一休

ヴィーナスの一休のレビュー・感想・評価

ヴィーナス(2006年製作の映画)
5.0
公開された2007年、年の暮れ前のこれといった作品が見当たらない11月だったのではあるが、公開中の項に入っていたピーター・オトゥール主演の【ヴィーナス】という作品は、一部女子よりも好い男好きのオイラに取って見なくてはいけない作品に間違いないと思ったのだ 。
14時40分からと昼も大分に回った時間からの日比谷シャンテシネでは、往年の名優の作品だということか、明らかに60代以降の男女がわらわらと席についている 。

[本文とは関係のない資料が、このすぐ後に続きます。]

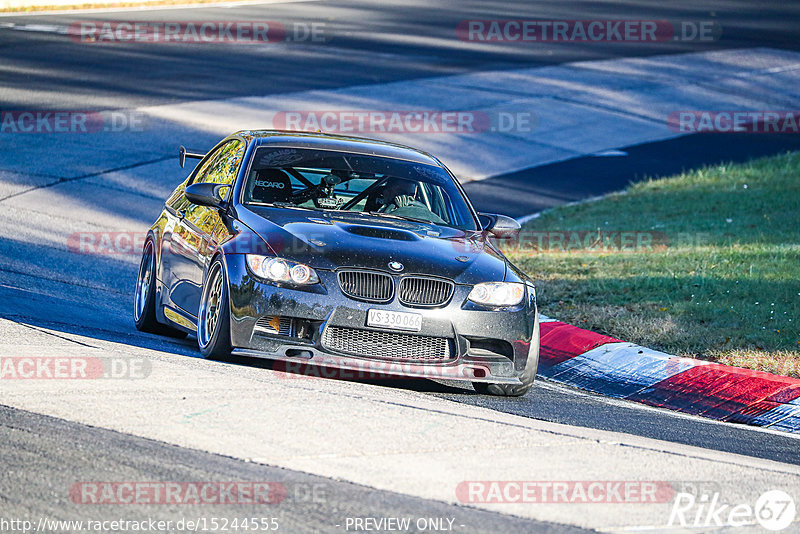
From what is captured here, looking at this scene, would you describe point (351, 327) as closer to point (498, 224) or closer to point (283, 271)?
point (283, 271)

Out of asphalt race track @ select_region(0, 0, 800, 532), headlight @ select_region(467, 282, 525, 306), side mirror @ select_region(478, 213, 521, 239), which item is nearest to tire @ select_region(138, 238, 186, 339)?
asphalt race track @ select_region(0, 0, 800, 532)

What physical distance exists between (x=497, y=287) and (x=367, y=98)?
15.4m

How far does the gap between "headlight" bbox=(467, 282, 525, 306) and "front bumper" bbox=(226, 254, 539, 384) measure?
6cm

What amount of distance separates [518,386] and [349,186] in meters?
1.99

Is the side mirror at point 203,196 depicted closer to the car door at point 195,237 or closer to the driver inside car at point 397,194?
the car door at point 195,237

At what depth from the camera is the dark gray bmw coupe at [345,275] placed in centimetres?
755

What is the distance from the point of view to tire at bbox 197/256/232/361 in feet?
25.3

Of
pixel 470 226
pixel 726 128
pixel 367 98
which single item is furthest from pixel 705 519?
pixel 726 128

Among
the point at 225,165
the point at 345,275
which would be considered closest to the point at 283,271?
the point at 345,275

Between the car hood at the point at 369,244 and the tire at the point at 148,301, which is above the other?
the car hood at the point at 369,244

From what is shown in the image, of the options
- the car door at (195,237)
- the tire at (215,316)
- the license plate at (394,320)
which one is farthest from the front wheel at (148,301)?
the license plate at (394,320)

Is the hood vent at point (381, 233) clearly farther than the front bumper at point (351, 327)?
Yes

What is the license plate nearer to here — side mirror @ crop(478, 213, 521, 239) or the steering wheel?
the steering wheel

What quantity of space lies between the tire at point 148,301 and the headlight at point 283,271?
1837 millimetres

そんな中でオイラも席についてみたのだが、こんな髭面の男が一人で何しに来たのかと怪しい目つきでみられるぐらい女性の比率が高い 。
ここ十数年、アメリカ語とこけおどしCGの氾濫していた映画界で、ピーター・オトゥールのイギリス語による小娘相手の言葉責めにも似た台詞回しは耳に心地よく、左朴全の「老人とこどものポルカ」のようなシュールさを醸し出した作品は、充分にオイラの記憶に残っている。

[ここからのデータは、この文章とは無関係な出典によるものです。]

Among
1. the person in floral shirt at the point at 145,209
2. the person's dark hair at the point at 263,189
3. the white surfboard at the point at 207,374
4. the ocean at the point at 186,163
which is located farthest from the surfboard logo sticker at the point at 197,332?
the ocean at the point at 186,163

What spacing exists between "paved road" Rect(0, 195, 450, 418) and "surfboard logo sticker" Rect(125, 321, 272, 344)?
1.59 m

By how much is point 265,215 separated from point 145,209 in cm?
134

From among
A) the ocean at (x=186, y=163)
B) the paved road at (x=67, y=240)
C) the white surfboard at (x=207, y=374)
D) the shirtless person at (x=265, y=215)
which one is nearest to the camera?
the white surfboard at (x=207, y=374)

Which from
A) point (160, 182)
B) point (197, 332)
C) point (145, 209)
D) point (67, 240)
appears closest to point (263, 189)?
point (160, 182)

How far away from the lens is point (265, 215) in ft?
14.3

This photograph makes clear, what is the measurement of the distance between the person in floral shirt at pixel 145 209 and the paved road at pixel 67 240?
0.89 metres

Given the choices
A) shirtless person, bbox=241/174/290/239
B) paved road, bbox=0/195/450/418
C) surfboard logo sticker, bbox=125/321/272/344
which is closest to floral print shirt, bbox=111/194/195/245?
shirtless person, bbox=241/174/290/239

ストーリー的には愛情をまき散らしながら死んでいく男の際とでもいうのか、自分の好きな場所で好きな女の側にいながら死んでいくなんてカッコ良すぎるとは思っても、そこはピーター・オトゥールだから許してしまうというくらい男に優しいオイラがいたりもする。

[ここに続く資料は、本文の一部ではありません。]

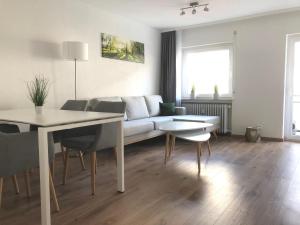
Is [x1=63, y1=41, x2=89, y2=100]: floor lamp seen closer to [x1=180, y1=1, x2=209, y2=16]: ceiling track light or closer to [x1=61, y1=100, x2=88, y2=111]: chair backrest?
[x1=61, y1=100, x2=88, y2=111]: chair backrest

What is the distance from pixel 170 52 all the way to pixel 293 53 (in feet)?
8.21

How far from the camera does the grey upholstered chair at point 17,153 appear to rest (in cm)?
173

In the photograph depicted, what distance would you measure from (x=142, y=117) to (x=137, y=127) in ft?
2.92

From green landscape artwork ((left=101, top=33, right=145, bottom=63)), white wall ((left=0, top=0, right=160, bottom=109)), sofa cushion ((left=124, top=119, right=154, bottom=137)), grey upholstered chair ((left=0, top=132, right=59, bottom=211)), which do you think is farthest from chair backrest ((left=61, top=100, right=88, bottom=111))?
green landscape artwork ((left=101, top=33, right=145, bottom=63))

何にしろ、色気いっぱいのピーター・オトゥールにはお似合いの嬉しいセリフばかりで、
小娘「信頼するって何?」
老人「快楽を追究するってことだな。」
   とか
友人「あの娘とどう付き合っているのか不思議だね。」
老人「あんたよりほんのちょっと優しくしてあげてるのさ。」
   とか
老人「死ぬべきか生きるべきか、それが問題だ。」

最後までカッコ良く生きるという事は、そーゆー事なんだと改めて理解できましたよ。(ノ ´ー`)ノフッ

ピーター・オトゥールといえば、大作【アラビアのロレンス】でロレンスその人を演じてアカデミー賞を受けた人ではあるが、その栄光をそ知らぬふりして、小作品や良い脚本を選んで出演してきた俳優さんなので、この年になっても身体から匂うエロティシズムと迫力は、それを見て濡らさない女は女じゃないと言い切りたいぐらいだ。